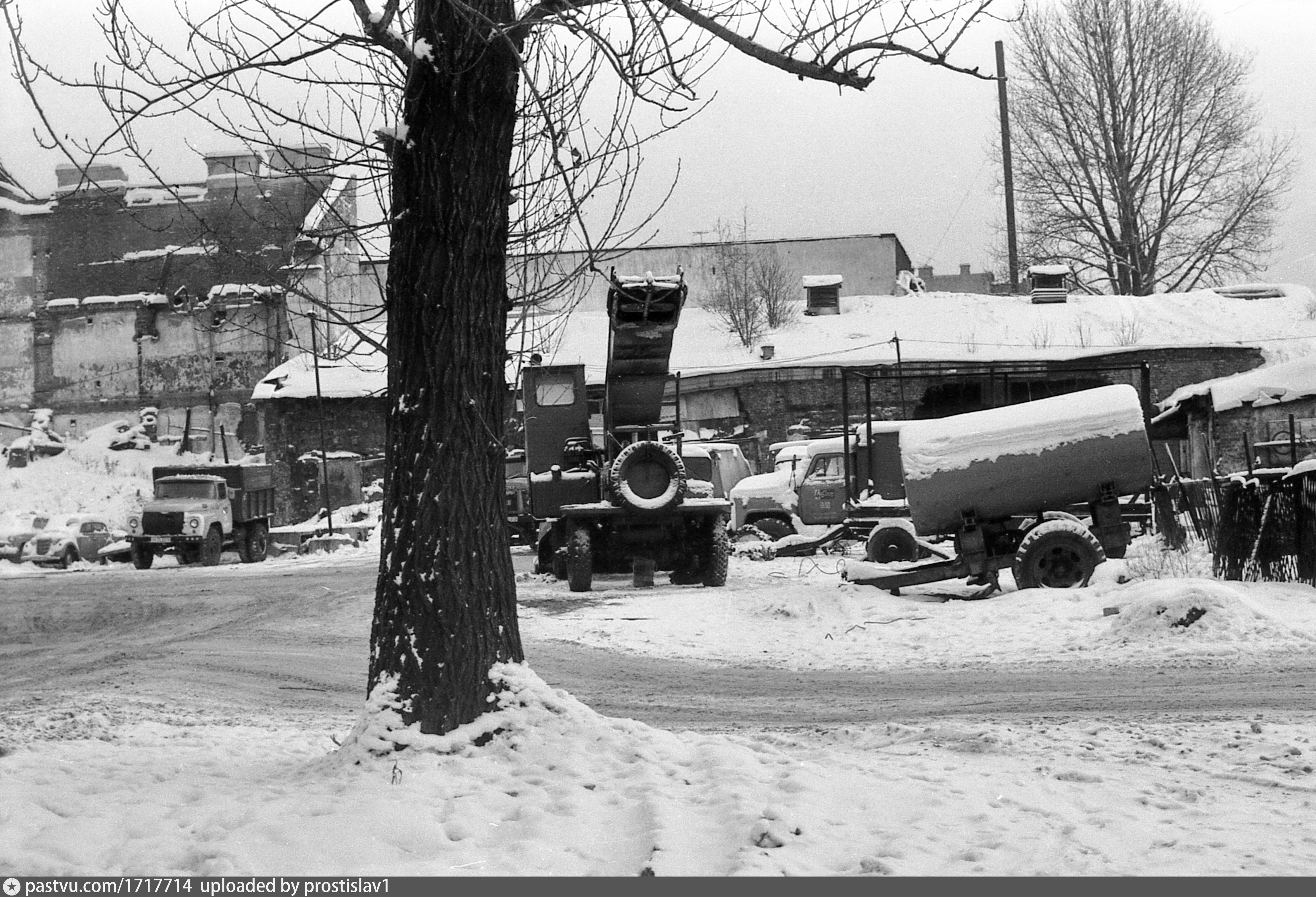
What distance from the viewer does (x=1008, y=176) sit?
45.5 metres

==

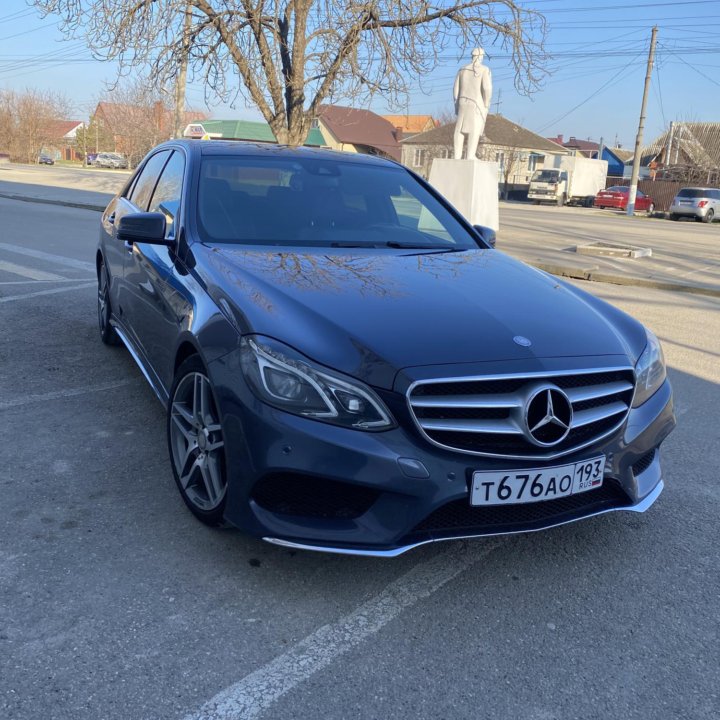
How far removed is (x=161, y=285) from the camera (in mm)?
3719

---

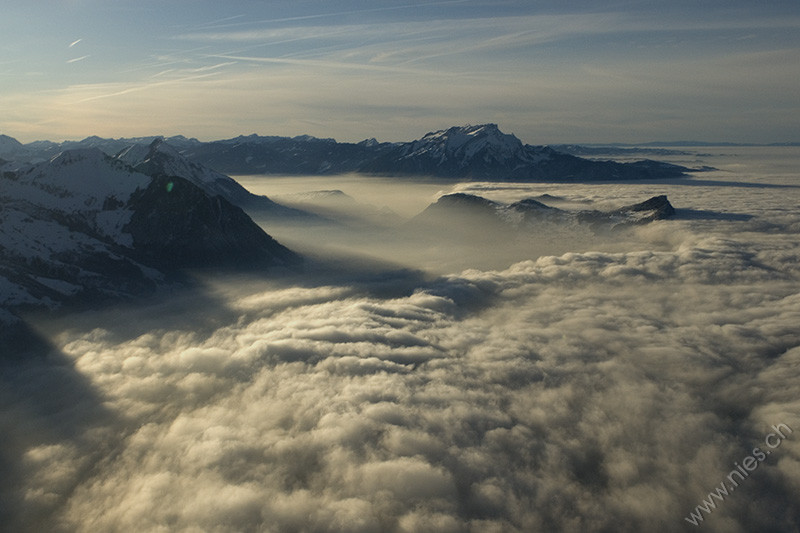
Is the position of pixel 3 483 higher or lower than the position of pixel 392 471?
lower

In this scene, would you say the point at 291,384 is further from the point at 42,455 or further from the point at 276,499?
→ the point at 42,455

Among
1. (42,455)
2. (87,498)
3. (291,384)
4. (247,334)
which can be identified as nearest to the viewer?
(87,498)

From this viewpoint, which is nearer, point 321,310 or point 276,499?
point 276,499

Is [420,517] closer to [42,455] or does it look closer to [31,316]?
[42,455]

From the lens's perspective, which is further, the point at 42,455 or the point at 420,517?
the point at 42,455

Prompt: Please lay out the stretch of the listing from the line containing "What distance from" through the line containing "45.5 metres" as a Markdown table with columns Row and Line, leaving out blank lines.

Exercise response:
| Row | Line |
|---|---|
| 1 | What distance from the viewer does (x=1008, y=176) sit? |
| 2 | 45.5 metres |